Les divers groupes ont également des approches différentes en ce qui concerne la meilleure stratégie à suivre contre le régime. Selon Khalil, de nouvelles opérations militaires devraient cibler les positions du régime comme le Moukhabarat Jawiya (les services de renseignements de l’armée de l’air) et de l’Académie militaire, qui sont utilisées comme rampes de lancement contre des zones rebelles. «La chute de ces positions pourrait libérer de grands quartiers habités par des civils», explique Khalil.
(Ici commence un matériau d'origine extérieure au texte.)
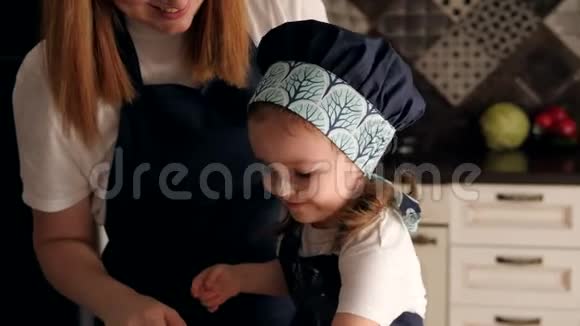 母亲和女儿在厨房里玩得很开心女孩用面粉涂抹母亲的脸视频的预览图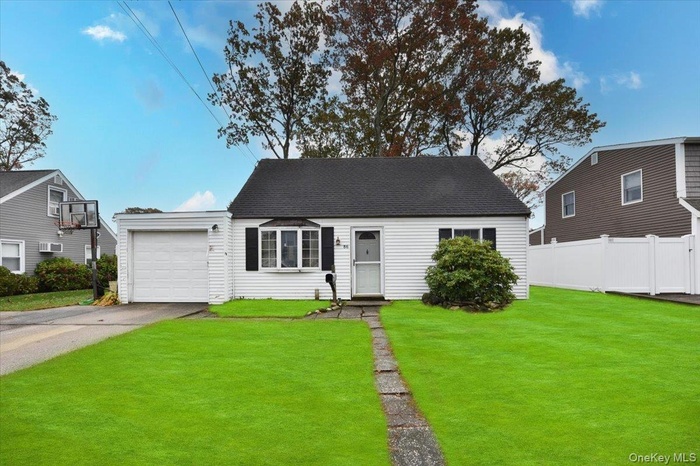 View of front of home featuring driveway, a shingled roof, and a garage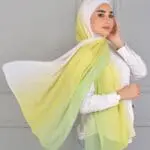 Hijab imprimé en crêpe Belle et Voilée by Nisreen, avec un dégradé jaune inspiré des aurores boréales, léger, fluide et élégant, parfait pour un style raffiné. Fabrication syrienne. Dimensions : 65 x 180 cm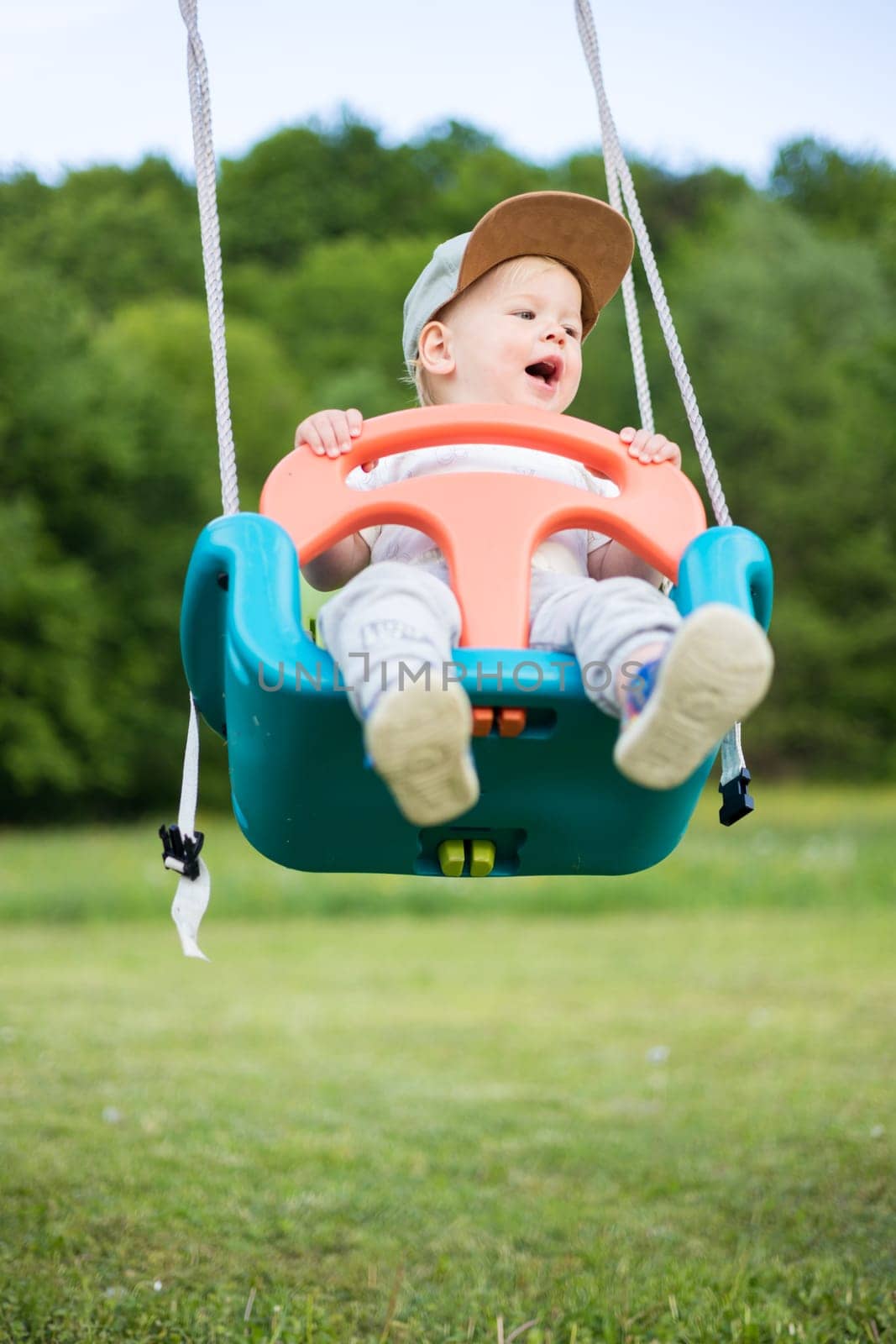Adorable little happy Caucasian infant baby boy child swinging on playground outdoors. by kasto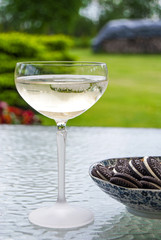 Oreo cookies and a glass of sparkling wine (champagne)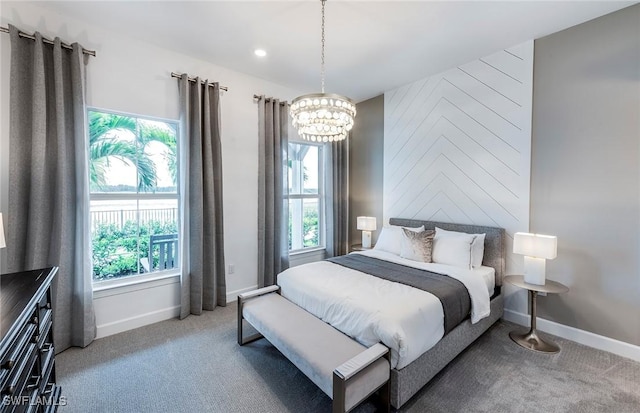 carpeted bedroom with multiple windows, a chandelier, and baseboards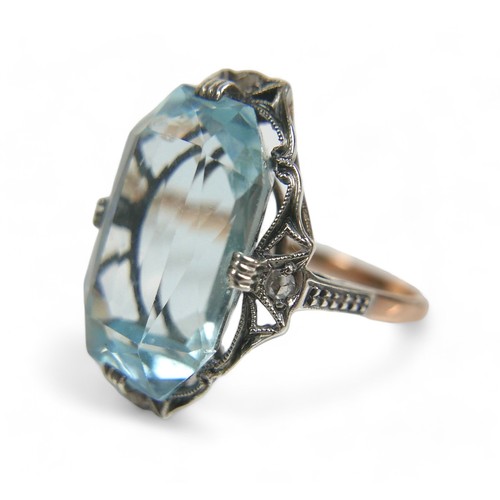 96 - An Art Deco 14ct yellow gold and platinum aquamarine and diamond ring, possibly Austrian, the octago... 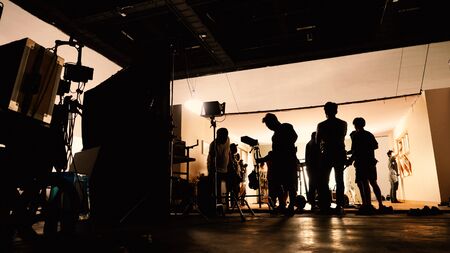 Behind the shooting video production and lighting set for filming which movie crew team working and silhouette shadow of camera and professional equipment in big studio for commercial advertising.の写真素材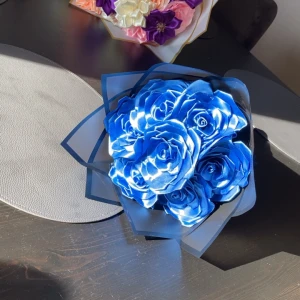 Bukett med blå konstgjorda rosor - Säljer en snygg bukett med blå konstgjorda rosor i satinliknande material. Blommorna är arrangerade i ett svart pappersomslag med en matchande blå rosett. Perfekt som present eller dekoration.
Le Front al-Nosra, lui, préfère se focaliser sur les zones civiles, alors que d’autres groupes tels que le Noureddine Zanki estiment que la priorité serait de couper les lignes d’approvisionnement du régime, comme la route Salamiyah menant à Alep, ainsi que la zone de Sfira où sont situés des hangars à munitions.
Ces rivalités sous-jacentes se sont d’ailleurs traduites cette semaine par l’assassinat d’un commandant de la Division 111 par des hommes armés après sa sortie du Q.G. Ces différents facteurs semblent condamner Alep, pour le moment du moins, à une guerre d’usure qui se poursuit depuis le début de la révolution.

Mona Alami, Reyhanli (Turquie)

Multiples fronts
Un autre facteur déterminant dans la bataille d’Alep est la multiplicité des fronts, une ligne de démarcation de 60 kilomètres les séparant de l’Etat islamique (Isis), allant de la frontière turque à Alep. Cela exténue les rebelles qui doivent répartir leurs militants et leurs munitions sur ces deux lignes de combat.  

Dégradation sécuritaire
Selon le site alsouria.net, les raids du régime se sont intensifiés sur la ville de Manbej dans la campagne orientale d’Alep. Ces raids ont entraîné la mort de 26 personnes et blessé 75 autres. Plusieurs quartiers ont été pris pour cibles comme la Rue de la poste et l’immeuble du ministère des Finances. Une clinique et un bâtiment de l’université locale ont été également touchés.